[EXTRACTED TEXT]:
——————

# Anyone have a good Sea Monkey Recipe



## NTKG (Aug 16, 2003)

that doesn't involve frying?


----------



## AbuMike (Sep 3, 2007)

Ceviche, it's great...


----------



## Bocefus (Apr 19, 2010)

Silly question, whats a sea monkey? Never heard of such.


----------



## sleepyhead (Apr 30, 2004)

Whiting, sea mullet... The ceviche sounds interesting.. Can you post your recipe?


----------



## dirtyhandslopez (Nov 17, 2006)

Try just shallow frying in olive oil. Brings up the good cholesteral, lowers bad cholesteral, last time my doctor ran a test she freaked, (in a good way) at the levels...
It's not that a sea monkey filet is thick, so just quick fry on one side, flip and done. 
I understand that doesn't answer you original question, but if the healthyness is the concern, olive oil is the way to go. Grill in some tin foil with olive oil, bit of salt and peepr, boom!, done, if heat in the house in the summer is the concern.
Not to big on covering up the flavor of fish, might as well go to Capn' D's if fish flavor is the concern.
Catch a pile Neil?


----------



## wdbrand (May 24, 2007)

dirty, I've been saying it for years. Nothing beats the natural taste of fresh caught fish. Natural being fried. If you don't like the taste of fish, then why try to make up a chef Tell recipe and try to make it taste like something else, mainly a spice rack.


----------



## Finger_Mullet (Aug 19, 2005)

I broil a lot of fish. I generally fry whiting but I guarantee it will be good cooked like this:

Brush fillets with olive oil. Sprinkle on a little Old Bay or seasoning of your choice. Put in baking pan. Boil until almost done. Put a little honey on the fillets and put back in the oven and cook until done. Take out and enjoy. 

Darin


----------



## surfmom (Nov 3, 2012)

melted butter a good dry rub with a little added cayenne a little lemon, cook on grill crisp up skin and eat including tail...yum! (just did this tonight)


----------

——————

[STATED GOAL A]: In the forum thread, what does Finger_Mullet put on the fillets before returning them to the oven?

(Excerpts from a spatial dataset)
——————

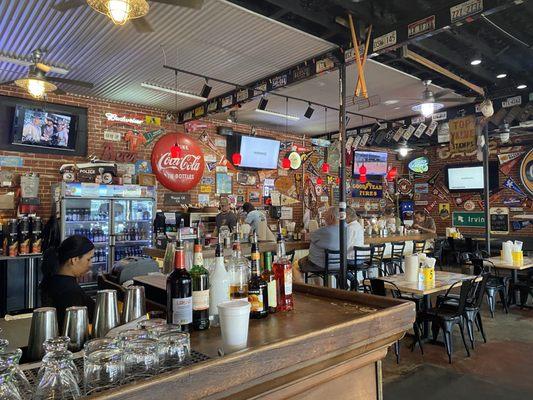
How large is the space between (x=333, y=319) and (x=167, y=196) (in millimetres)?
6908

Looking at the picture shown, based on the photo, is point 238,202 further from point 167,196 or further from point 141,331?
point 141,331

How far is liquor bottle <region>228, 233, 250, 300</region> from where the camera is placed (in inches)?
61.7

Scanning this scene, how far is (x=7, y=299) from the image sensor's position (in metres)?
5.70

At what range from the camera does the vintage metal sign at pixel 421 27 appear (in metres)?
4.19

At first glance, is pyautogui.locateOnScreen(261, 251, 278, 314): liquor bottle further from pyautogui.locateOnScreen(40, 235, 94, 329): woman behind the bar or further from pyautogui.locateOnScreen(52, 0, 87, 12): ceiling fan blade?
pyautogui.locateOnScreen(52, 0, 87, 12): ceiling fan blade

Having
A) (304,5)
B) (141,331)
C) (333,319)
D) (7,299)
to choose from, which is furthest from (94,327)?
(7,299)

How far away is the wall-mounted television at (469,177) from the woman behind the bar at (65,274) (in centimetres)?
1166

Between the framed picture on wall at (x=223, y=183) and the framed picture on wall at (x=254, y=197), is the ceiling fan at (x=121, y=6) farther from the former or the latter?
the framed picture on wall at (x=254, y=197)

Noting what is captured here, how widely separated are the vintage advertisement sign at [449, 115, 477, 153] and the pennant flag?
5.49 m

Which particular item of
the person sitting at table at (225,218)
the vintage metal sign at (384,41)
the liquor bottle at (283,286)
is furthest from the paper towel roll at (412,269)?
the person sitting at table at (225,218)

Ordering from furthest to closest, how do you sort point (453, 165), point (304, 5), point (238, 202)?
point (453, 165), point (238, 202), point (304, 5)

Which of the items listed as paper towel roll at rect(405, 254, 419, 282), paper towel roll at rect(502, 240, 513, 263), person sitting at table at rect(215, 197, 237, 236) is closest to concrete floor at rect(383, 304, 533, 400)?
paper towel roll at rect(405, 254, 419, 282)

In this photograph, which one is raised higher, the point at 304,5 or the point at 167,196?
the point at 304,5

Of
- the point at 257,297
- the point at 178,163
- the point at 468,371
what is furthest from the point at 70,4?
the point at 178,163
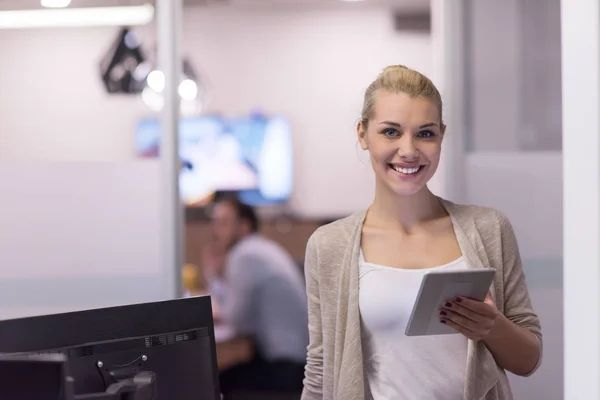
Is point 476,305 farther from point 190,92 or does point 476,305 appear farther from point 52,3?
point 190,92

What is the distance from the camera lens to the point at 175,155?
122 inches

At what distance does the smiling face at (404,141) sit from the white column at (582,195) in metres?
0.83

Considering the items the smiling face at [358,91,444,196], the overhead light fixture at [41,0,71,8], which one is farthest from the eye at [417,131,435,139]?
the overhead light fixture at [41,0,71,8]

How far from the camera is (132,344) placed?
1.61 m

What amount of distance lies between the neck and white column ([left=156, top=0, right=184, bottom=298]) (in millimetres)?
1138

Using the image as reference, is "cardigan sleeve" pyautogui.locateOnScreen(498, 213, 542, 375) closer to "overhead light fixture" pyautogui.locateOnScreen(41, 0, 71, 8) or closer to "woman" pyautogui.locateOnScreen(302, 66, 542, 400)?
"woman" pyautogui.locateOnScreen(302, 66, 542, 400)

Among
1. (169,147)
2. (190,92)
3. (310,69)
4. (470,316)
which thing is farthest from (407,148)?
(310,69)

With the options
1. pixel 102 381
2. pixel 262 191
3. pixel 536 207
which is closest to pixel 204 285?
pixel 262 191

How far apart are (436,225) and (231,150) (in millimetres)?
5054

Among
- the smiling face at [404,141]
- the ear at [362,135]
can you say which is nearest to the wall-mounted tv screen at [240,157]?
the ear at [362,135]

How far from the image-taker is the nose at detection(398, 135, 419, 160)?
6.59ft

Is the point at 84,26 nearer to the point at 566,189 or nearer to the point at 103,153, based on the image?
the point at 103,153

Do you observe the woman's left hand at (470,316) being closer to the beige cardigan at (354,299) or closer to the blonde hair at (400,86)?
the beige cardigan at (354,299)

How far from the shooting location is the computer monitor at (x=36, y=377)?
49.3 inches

——————

[STATED GOAL B]: Tally the lines of the records that contain the string "sign", and give only the number.

[FULL OUTPUT A]: A little honey.

[FULL OUTPUT B]: 3